Screened Junk


Nuveen is listing a new ESG screened junk bond ETF in the US, for those wanting ethically filtered high interest rate credit products. The Nuveen ESG High Yield Corporate Bond ETF (NUHY) will track the Bloomberg Barclays US High Yield Very Liquid Index. The index uses MSCI’s ESG database to screen US dollar denominated junk bonds for social and ethical responsibility compliance.

The ESG criteria are swapped and changed where necessary to ensure NUHY has market-like sector exposures. The fund charges 0.35%.

Analysis – Useless ESG screen

The junk bond ETF market is very crowded and if you’re coming late to the game, which Nuveen is, then you have to do something different if you want to stand out. And offering an ESG screen is indeed a different approach.

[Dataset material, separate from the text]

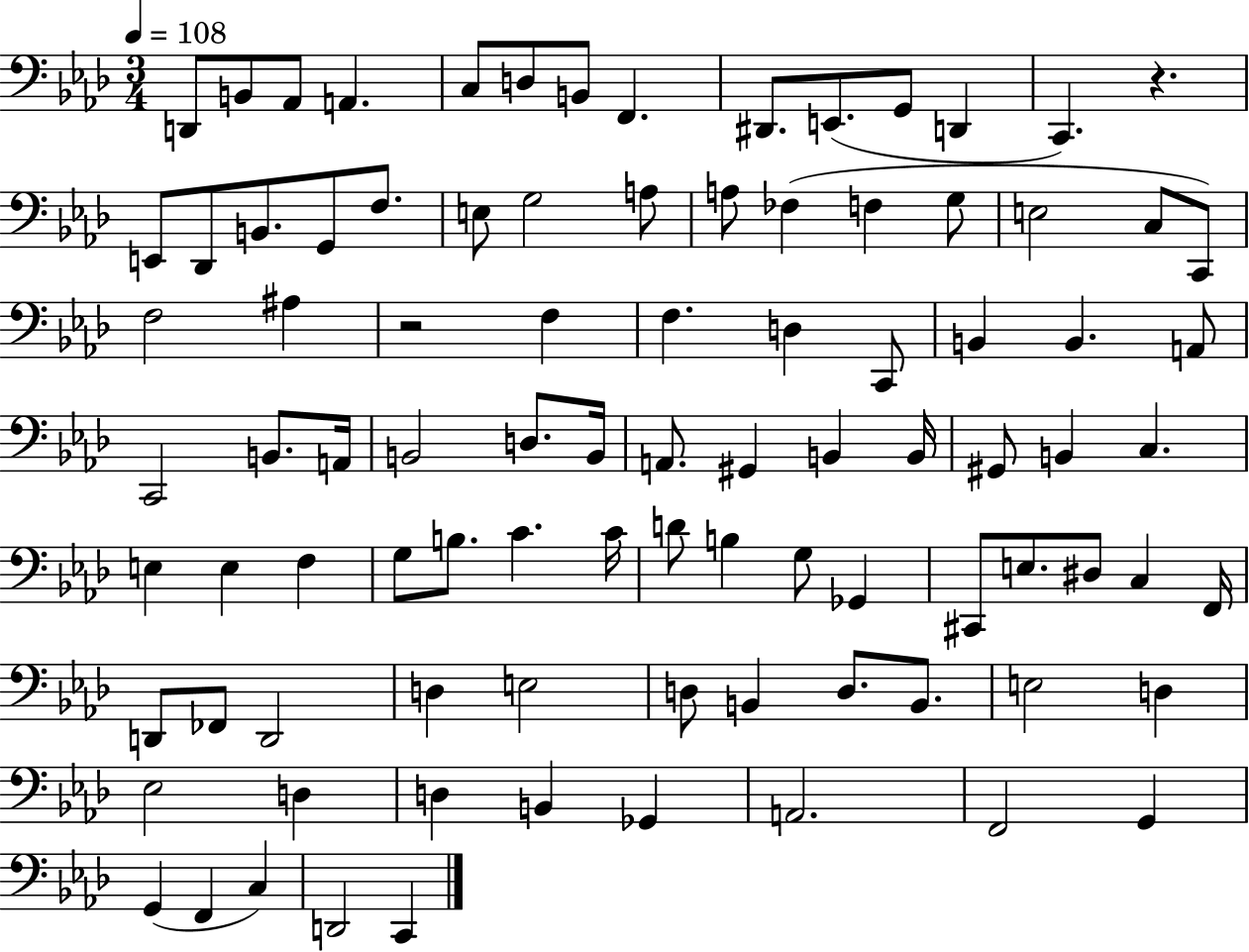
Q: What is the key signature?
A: AES major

In my quick survey of’s database I couldn’t see any ESG screened junk bond ETFs in the US. 

However, does adding an ESG screen to junk bonds funds add any kind of value? Are advisors screaming out for ESG screened junk? “I’d like to buy a junk bond ETF, so that I can take advantage of companies most exploited by credit markets. But it’s important my junk bond fund is ethical.” Has anyone uttered that phrase? I doubt it.  

South Korea 

Palladium futures 

Korea’s ETF market is continuing to live up to its reputation as a casino, with Kookmin Bank listing two new funds that give the performance of palladium futures and their inverse.  

  • KB KBSTAR Palladium futures ETF H (334690)
  • KB KBSTAR Palladium Futures Inverse ETF H (334700)

While leveraged and inverse products are scorned in English speaking countries, they’re very popular in Asian countries like Hong Kong, Taiwan and South Korea.